Metering has remained a huge challenge in Nigeria’s power sector with the NERC indicating that more than 50 per cent of Discos’ consumers were yet to have meters and are mostly charged through estimated billing.
It however initiated the MAP to quicken the process of meter deployment either by customers’ upfront self-financing the installation or amortization over a 10-year period.

But clarifying the operational model of the MAP, the commission explained that consumers who apply for and successfully acquire meters would not be able to migrate with the meters if they relocate.

It explained that: “All meters under the MAP framework are provided by the MAP on behalf of the distribution company operating in the franchise area, in accordance with the Meter Service Agreement contracted by both parties as contained in the MAP Regulations.

“Meters cannot be transferred by a customer once installed in a premises. Meters becomes part of the property. It is always advisable for landlords to procure the meters for their properties.”

NERC further stated: “Where a tenant with the agreement of the landlord procures a meter for a property, he/she should agree with the landlord on the mode of compensation since he cannot move the meter.”
The commission also clarified the practice of meter maintenance fee, often charged to the monthly bills of consumers and has remained contentious.

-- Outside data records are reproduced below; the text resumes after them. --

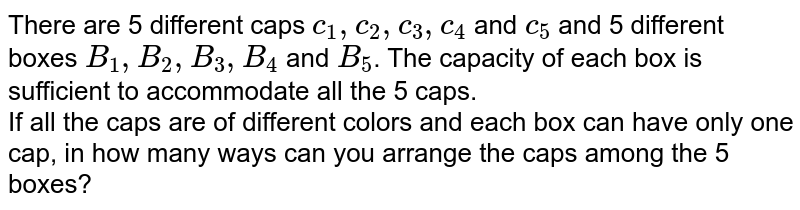 There are 5 different caps c_1,c_2,c_3,c_4 and c_5 and 5 different boxes B_1,B_2,B_3,B_4 and B_5 . The capacity of each box is sufficient to accommodate all the 5 caps. If all the caps are of different colors and each box can have only one cap, in how many ways can you arrange the caps among the 5 boxes?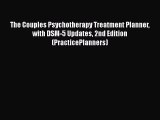 PDF Download The Couples Psychotherapy Treatment Planner with DSM-5 Updates 2nd Edition (PracticePlanners)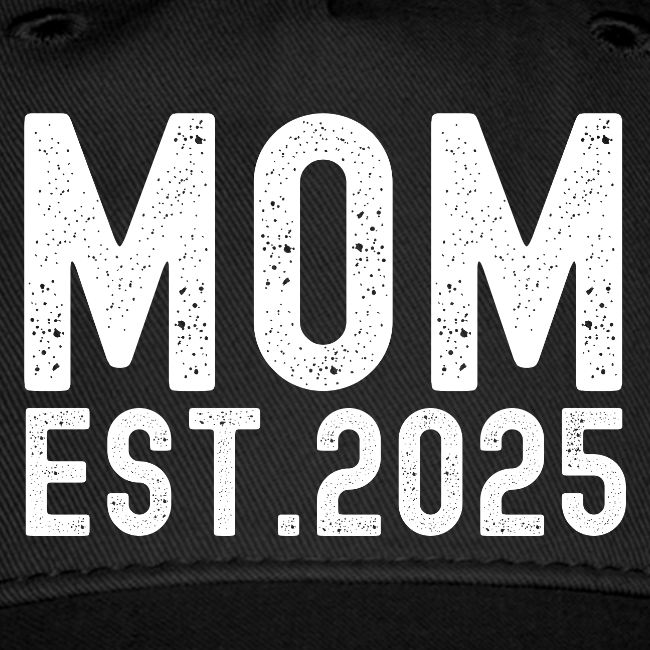 Mom Est. 2025 (distressed font)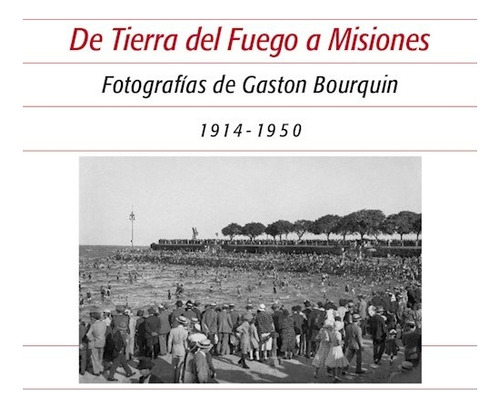 De Tierra Del Fuego A Misiones 1914-1950 - Bourquin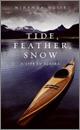Tide, feather, snow : a life in Alaska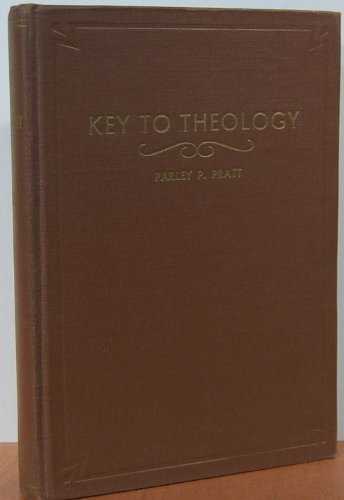 Key to Theology [Unknown Binding] Parley P. Pratt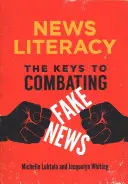 Maîtrise de l'information : Les clés pour combattre les fausses nouvelles - News Literacy: The Keys to Combating Fake News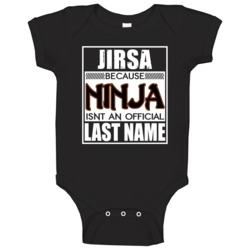 Jirsa Because Ninja Official Last Name Funny Baby One Piece Jirsa Because Ninja Official Last Name Funny Baby One Piece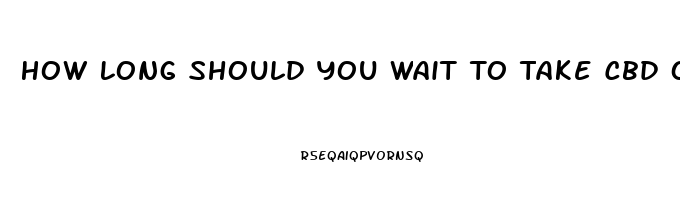 How Long Should You Wait To Take Cbd Oil After Taking Medication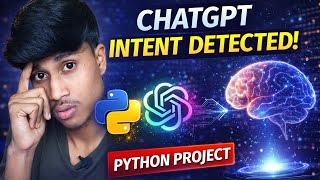 ChatGPT Ek Message Ko Kaise Samajhta Hai | Intent Detection (Part-1)” | Python Project 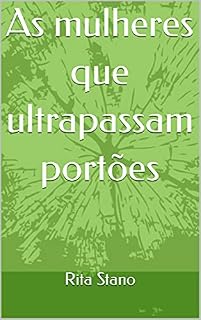 Livro As mulheres que ultrapassam portões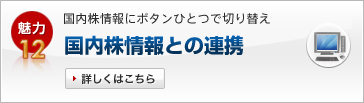 魅力12　国内株情報にボタンひとつで切り替え国内株情報との連携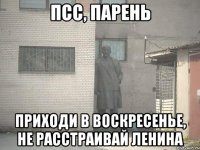 ПСС, ПАРЕНЬ ПРИХОДИ В ВОСКРЕСЕНЬЕ, НЕ РАССТРАИВАЙ ЛЕНИНА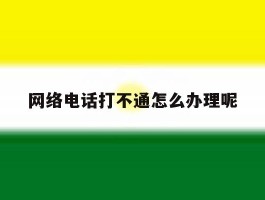 网络电话打不通怎么办理呢
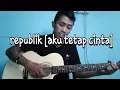 Lagu REPUBLIK [AKU TETAP CINTA]😍😍
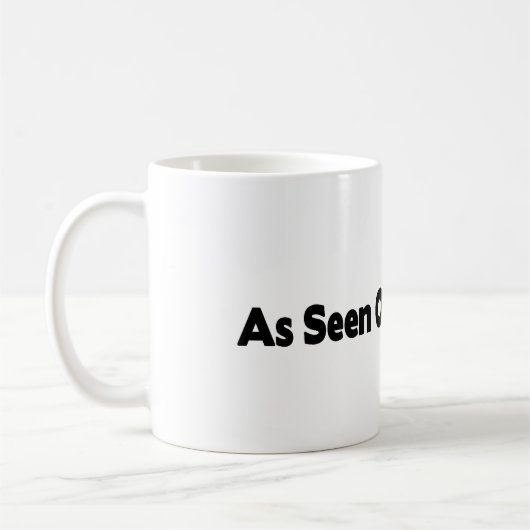Wie auf TV-Tasse gesehen Kaffeetasse (Links)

According to NERC, if a customer pays for a meter upfront, the payment of a monthly meter charge would not apply to such customer, however if not, and the meter acquisition was through amortisation, then the customer would pay monthly meter maintenance charges.

It explained that the metering service charge covers for the financing, procurement, installation, maintenance and replacement of meters over the technical life of the asset, adding that the charge appears as a line item on the customer’s monthly bill.

“The payment of a monthly metering charge applies to all customers metered under the amortisation option. Therefore, where a customer does not vend, i.e. purchase electricity in any given month during the tenure of the financing contract, the cumulative metering charge shall be deducted upon subsequent payment/purchase/vending of electricity,” it stated.

The NERC also noted that the procurement of a meter does not exclude indebted customers from clearing their proven outstanding electricity debts to the Discos.

It explained that: “All proven outstanding debts shall be paid by the customer in full or in installments over a period of time as agreed by the Disco and the customer in writing.

“Where an outstanding electricity debt as presented by the Disco is disputed by a customer, the customer has the right to a fair resolution of the disputed debt in line with applicable regulations and shall continue to pay for current energy use until the dispute is resolved.”